Certainly we as Sabbatarians have heard this view. The understanding is that the Sabbath of the Old Testament was removed at the cross of Jesus Christ. The view rests on the belief that there is a “radical discontinuity between the Old and New Testaments.”
Throughout history Martin Luther, Anabaptists, leftist Puritans, Quakers, Mennonites, Hutterites, and many antinomian denominations have all held to this view according to Bacchiocchi.
The basic problem is that the view rests on an assumption of a radical break between the Old and the New Testament. The basic question is, was the break between Judaism and Christianity as clean as this view would have us to believe? There are many who would argue that Judaism and Christianity were not two religions at that time, but the Christians were simply “Jews who Believed in Jesus Christ.” The idea of a radical break does not seem to be the view of the New Testament or early Christian history. We will come back to this in later posts.
The next view is the transference view. This is the understanding that there is truly continuity between the Old and New Testament, and thus the Sabbath commandment still has relevance and validity for contemporary Christians.
However, proponents of this view state that the ceremonial aspects of the Sabbath commandment have been done away with.
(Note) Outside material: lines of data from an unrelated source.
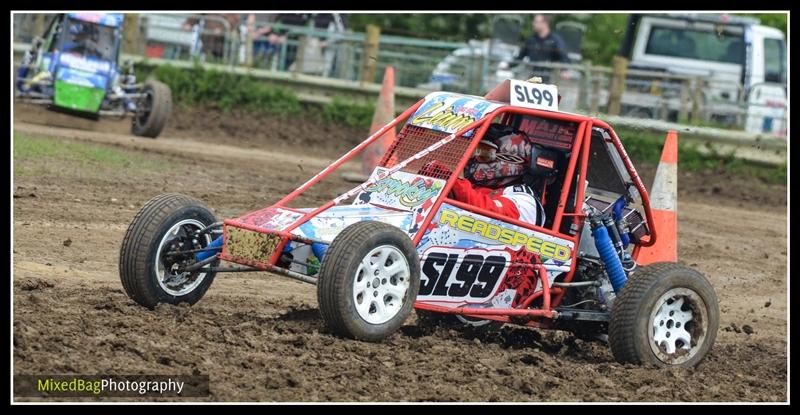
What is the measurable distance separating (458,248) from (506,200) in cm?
49

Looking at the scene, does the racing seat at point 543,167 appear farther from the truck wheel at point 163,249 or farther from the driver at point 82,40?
→ the driver at point 82,40

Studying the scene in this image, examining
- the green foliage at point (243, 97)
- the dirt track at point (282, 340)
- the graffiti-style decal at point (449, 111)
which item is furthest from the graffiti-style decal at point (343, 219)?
the green foliage at point (243, 97)

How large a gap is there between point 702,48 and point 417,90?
5.44 metres

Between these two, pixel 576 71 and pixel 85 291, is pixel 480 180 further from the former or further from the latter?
pixel 576 71

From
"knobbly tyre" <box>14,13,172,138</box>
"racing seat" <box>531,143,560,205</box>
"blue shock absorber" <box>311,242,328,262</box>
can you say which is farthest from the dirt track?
"knobbly tyre" <box>14,13,172,138</box>

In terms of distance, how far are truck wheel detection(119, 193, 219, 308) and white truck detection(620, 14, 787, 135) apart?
38.9 feet

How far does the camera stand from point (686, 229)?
12062 millimetres

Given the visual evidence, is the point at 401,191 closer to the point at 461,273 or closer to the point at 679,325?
the point at 461,273

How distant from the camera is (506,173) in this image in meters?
7.12

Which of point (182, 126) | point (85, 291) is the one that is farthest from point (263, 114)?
point (85, 291)

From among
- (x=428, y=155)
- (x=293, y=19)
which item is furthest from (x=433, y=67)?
(x=428, y=155)

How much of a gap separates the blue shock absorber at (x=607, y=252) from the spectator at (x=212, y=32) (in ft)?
42.9

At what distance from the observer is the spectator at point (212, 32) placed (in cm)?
1947

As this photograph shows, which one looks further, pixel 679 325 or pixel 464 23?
pixel 464 23
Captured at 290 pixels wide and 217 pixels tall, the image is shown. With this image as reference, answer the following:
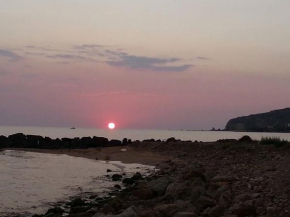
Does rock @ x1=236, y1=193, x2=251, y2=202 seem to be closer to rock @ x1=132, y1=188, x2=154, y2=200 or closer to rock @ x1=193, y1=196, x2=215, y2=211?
rock @ x1=193, y1=196, x2=215, y2=211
In this view the moral aspect of the commandment is in the principle of “one day in seven” while particularly the “seventh day” is a ceremonial aspect pointing back that was abrograted. St. Thomas Aquinas taught this moral-ceremonial distinction.
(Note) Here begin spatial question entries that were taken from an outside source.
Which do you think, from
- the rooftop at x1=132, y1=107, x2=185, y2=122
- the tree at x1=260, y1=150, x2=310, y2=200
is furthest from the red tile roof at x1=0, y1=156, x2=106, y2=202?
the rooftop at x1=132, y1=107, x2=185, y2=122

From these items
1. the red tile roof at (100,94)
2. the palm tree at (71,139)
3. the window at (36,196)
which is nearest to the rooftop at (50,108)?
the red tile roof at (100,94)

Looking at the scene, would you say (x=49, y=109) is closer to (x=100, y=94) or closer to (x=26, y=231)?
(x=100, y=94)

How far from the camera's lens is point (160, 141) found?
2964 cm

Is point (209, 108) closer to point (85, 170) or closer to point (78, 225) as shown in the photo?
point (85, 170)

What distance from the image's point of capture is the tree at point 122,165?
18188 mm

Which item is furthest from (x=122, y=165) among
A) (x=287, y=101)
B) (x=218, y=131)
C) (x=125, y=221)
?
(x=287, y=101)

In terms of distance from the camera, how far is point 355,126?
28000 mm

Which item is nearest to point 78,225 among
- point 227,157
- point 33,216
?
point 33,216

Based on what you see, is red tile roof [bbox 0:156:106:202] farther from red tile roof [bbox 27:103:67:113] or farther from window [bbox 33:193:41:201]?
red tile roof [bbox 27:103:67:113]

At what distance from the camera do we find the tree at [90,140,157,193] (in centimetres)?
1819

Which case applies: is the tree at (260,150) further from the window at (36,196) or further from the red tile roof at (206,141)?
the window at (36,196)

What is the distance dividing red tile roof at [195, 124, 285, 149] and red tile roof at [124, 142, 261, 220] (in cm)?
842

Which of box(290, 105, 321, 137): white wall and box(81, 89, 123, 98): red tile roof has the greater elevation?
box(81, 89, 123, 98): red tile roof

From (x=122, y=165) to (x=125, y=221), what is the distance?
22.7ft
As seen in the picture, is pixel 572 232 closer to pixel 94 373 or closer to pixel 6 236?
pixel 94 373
John Calvin, according to Bacchiocchi, clarified this understanding by stating that the moral aspect is the function of the day which was to allow God to “work in us, provide time for church services, and to protect dependent workers.”
This view is largely held by those in the Reformed tradition like Baptists, Methodists, Presbyterians, Congregationalists, and English Puritans. You can find my own critique of a presentation by T. D. Jakes where he takes a view like this one.
The basic problem here is that it rests on an artificial distinction between moral and ceremonial aspects of the Sabbath. In short the Sabbath is never talked about in such terms. One would not be able to find this distinction taught in the scriptures themselves.
Permanence of the Sabbath View
Bacchiochi’s (and my) position is that the New Testament does not nullify the Sabbath, but clarifies the Sabbath. As I continue to look at this book I will discuss more of what Bacchiocchi means by that.
The Sabbath is even today still in great dispute. I think some sort of classification scheme is necessary to understand different perspectives on the Sabbath. I am going to think about this scheme a little more especially in light of the “New Covenant Christian” argument against the validity of Sabbath keeping for contemporary Christians.
Be that as it may, Bacchiocchi distills a ton of information in this short chapter of this important work.